_What to work on:_ Reproduce every line of the listing below word for word, leaving out the pictures.
━━━━━ Task material ━━━━━
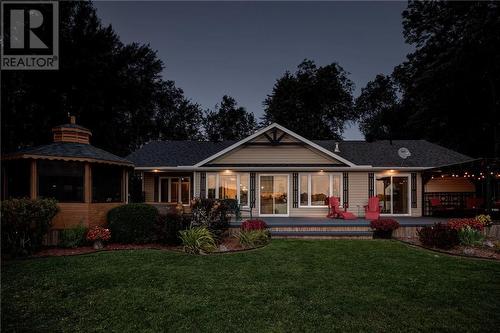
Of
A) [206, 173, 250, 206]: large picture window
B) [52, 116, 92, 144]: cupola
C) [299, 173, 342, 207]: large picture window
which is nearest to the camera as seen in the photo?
━━━━━
_Correct output:_
Of
A) [206, 173, 250, 206]: large picture window
B) [52, 116, 92, 144]: cupola
C) [299, 173, 342, 207]: large picture window
which is nearest to the camera as seen in the photo?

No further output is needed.